Israel has cut off all of its prisons from the outside world on 17 March in order to tackle to the spread of the virus. The country had already banned family visits to the over 5,000 Palestinian prisoners held in Israeli prisons on 12 March. The Israel Prison Service has denied reports that four Palestinians held in Megiddo prison, 30km southeast of Haifa, have contracted coronavirus. The Palestinian prime minister, Mohammad Shtayyeh, has called for the release of all Palestinian prisoners being held in Israeli prions over coronavirus fears. There are concerns that the Israeli authorities are taking advantage of the spectre of corona to clamp down further on the rights of Palestinian prisoners.

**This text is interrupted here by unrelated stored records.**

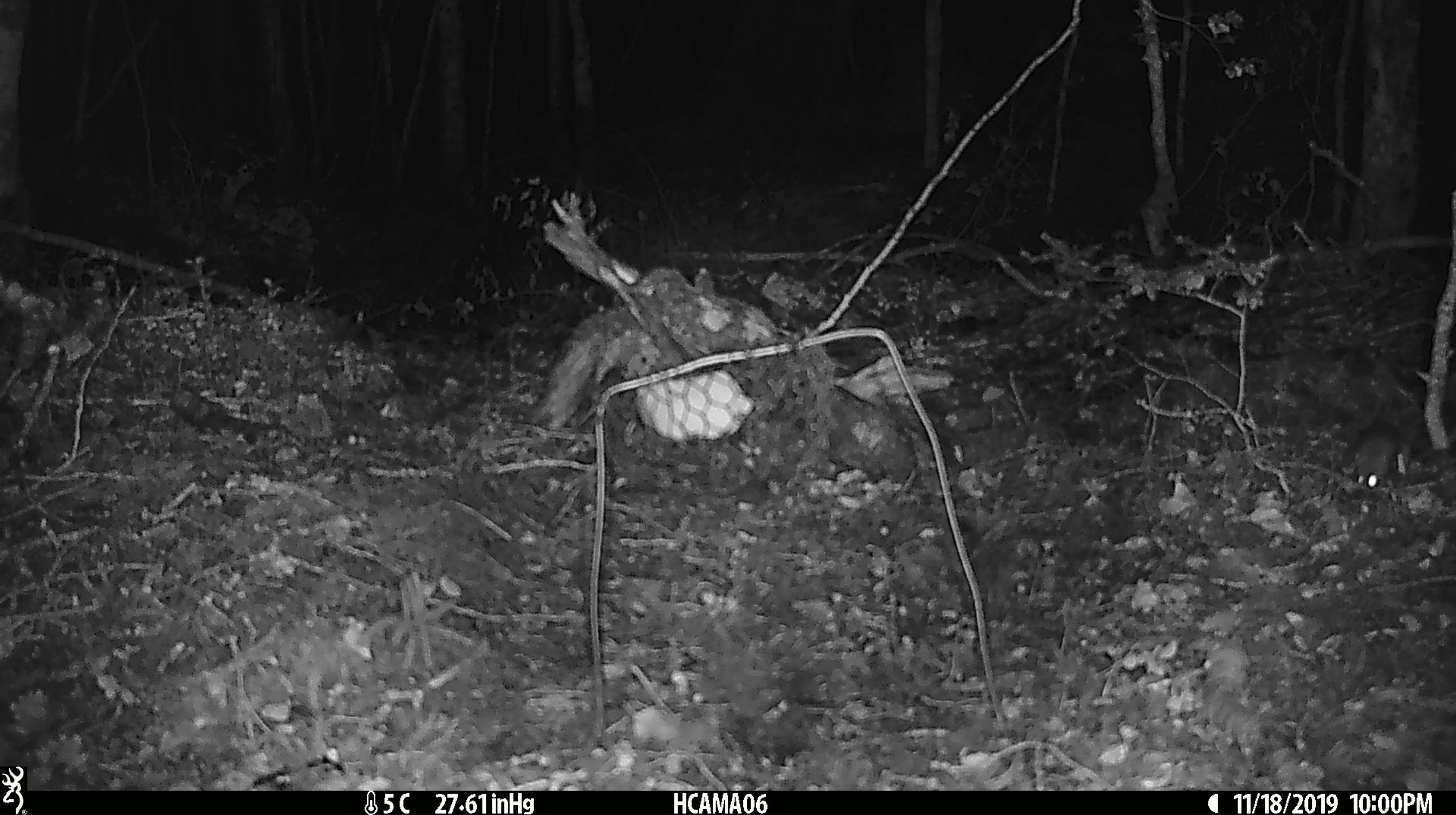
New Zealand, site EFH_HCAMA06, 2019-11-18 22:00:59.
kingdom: Animalia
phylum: Chordata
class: Mammalia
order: Rodentia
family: Muridae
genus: Mus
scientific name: Mus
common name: mouse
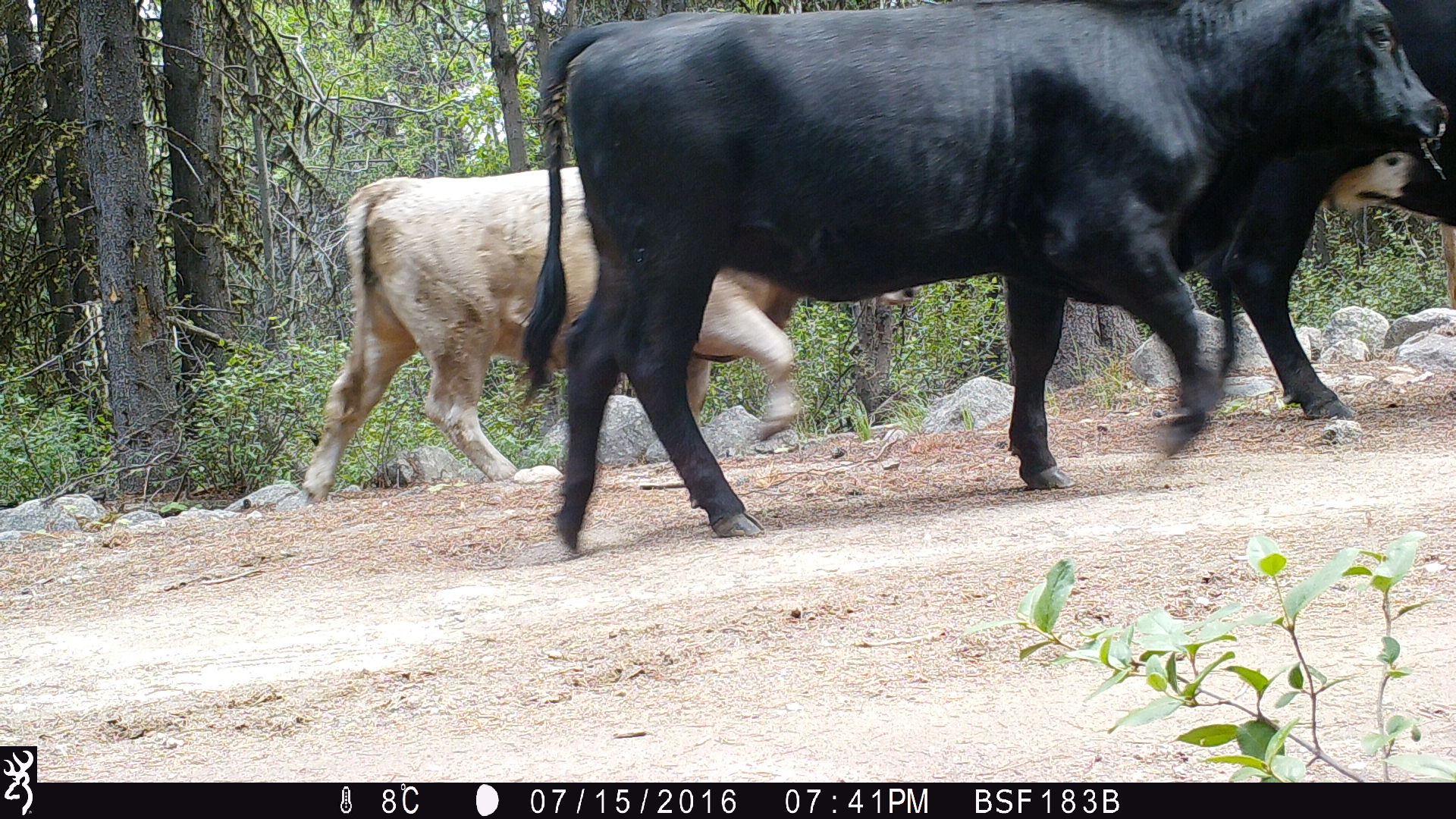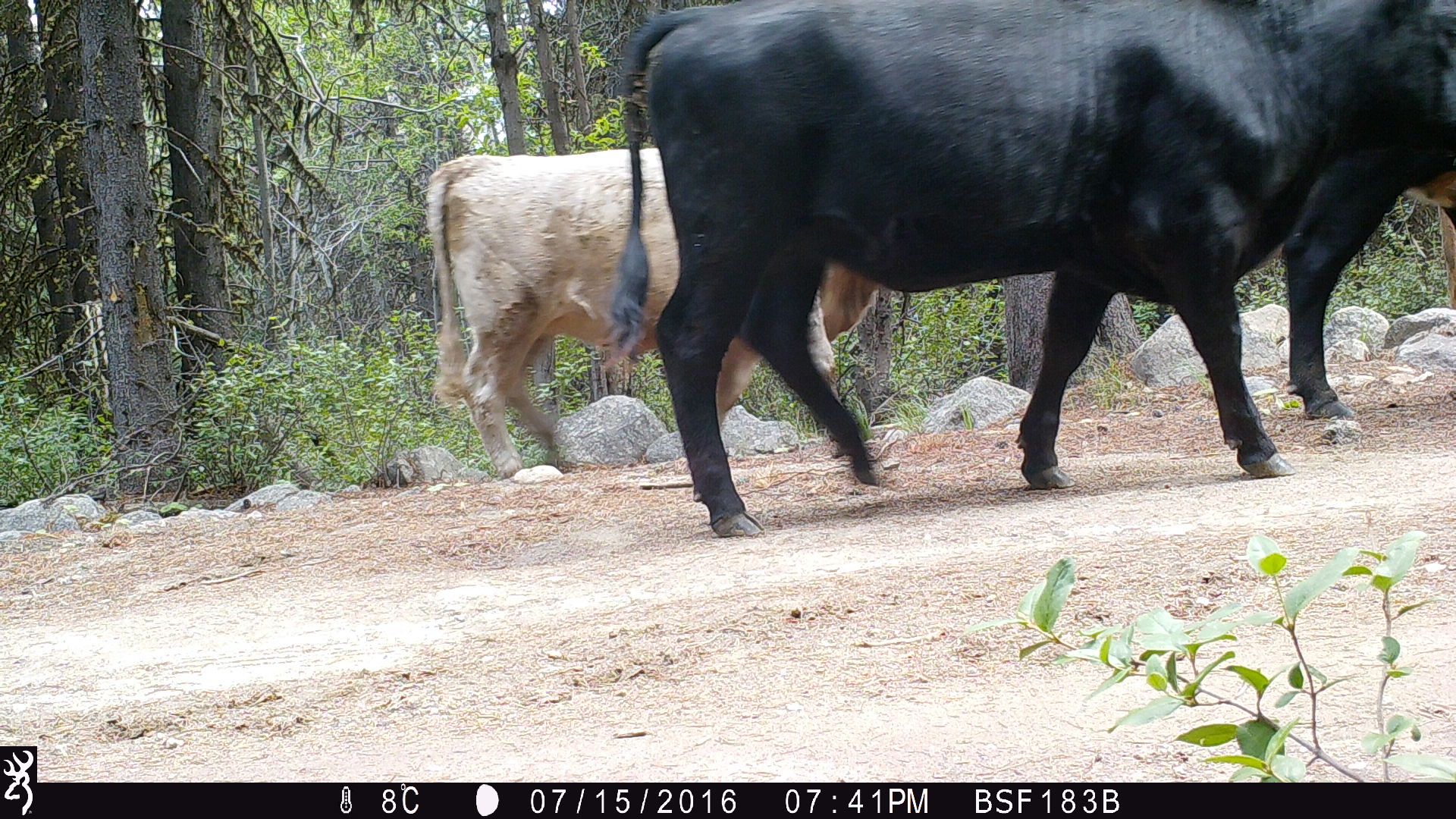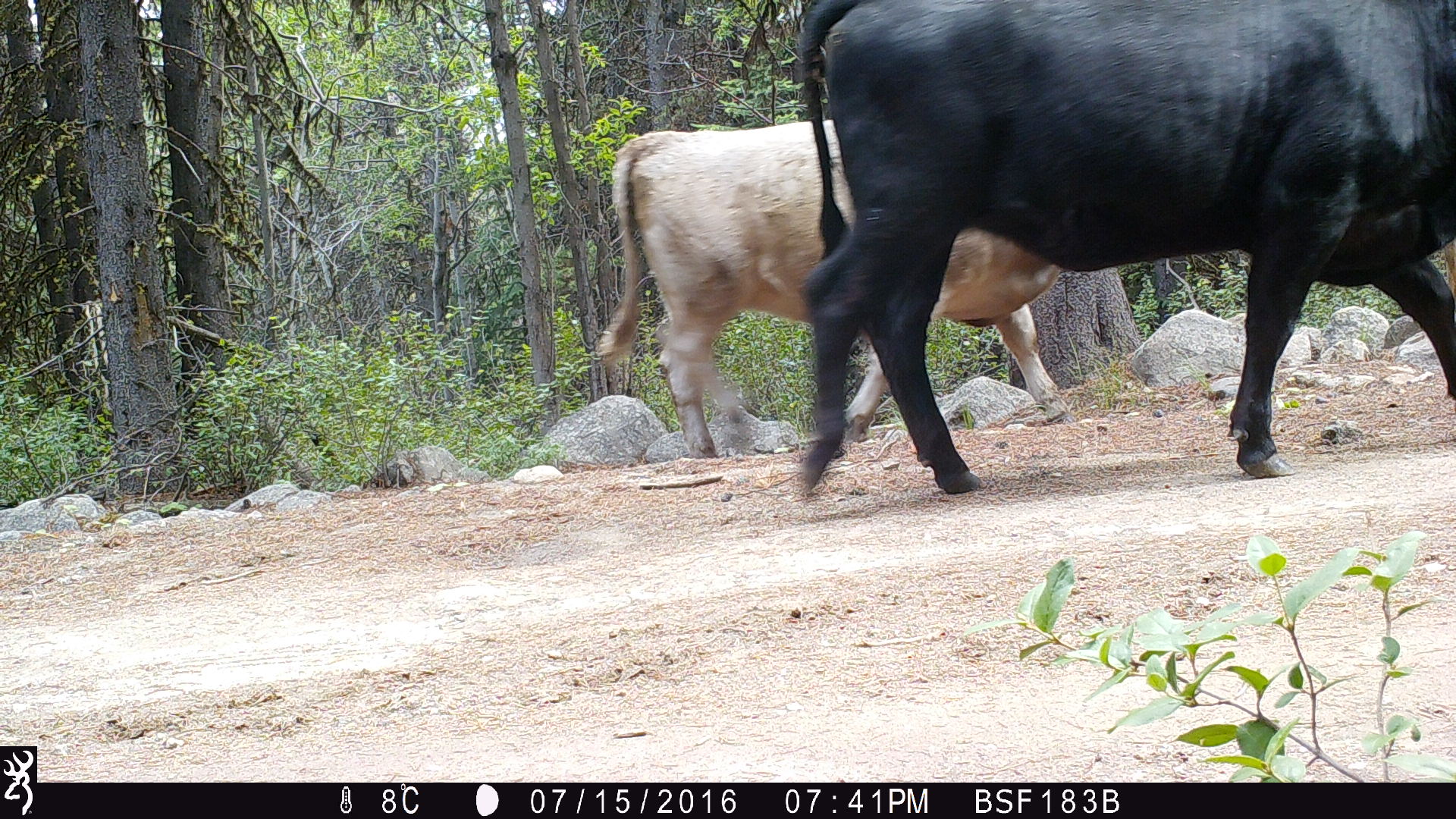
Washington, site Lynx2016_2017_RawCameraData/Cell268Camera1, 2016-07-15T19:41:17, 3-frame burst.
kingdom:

King Hamad bin Isa Al Khalifa of Bahrain has pardoned 901 prisoners while more than 500 more will be allowed to serve out their sentences outside prisons. According to the human rights organisation BIRD, although 300 of those pardoned were political prisoners, many prominent activists and opposition figures remain behind bars including Hassan Mushaima, Abduljalil Al Singace and Nabeel Rajab, all of whom have pre-existing health conditions.


Saudi Arabia

The trial of five Saudi human rights activists has been delayed due the court’s closure because of coronavirus. The women include Loujain al-Hathloul who was abducted from the UAE and detained for promoting the right to drive for women. She has been in detention since May 2018, during which time she has been tortured. Over the last few days, Saudi Arabia has postponed the hearings of several activists due to the coronavirus. The country’s public prosecution has also announced the arrest of a man for spreading misinformation about the spread of coronavirus in the country. Saudi Arabia’s response to the coronavirus pandemic comes in the context of the decision to charge nearly 300 government employees with corruption earlier in March.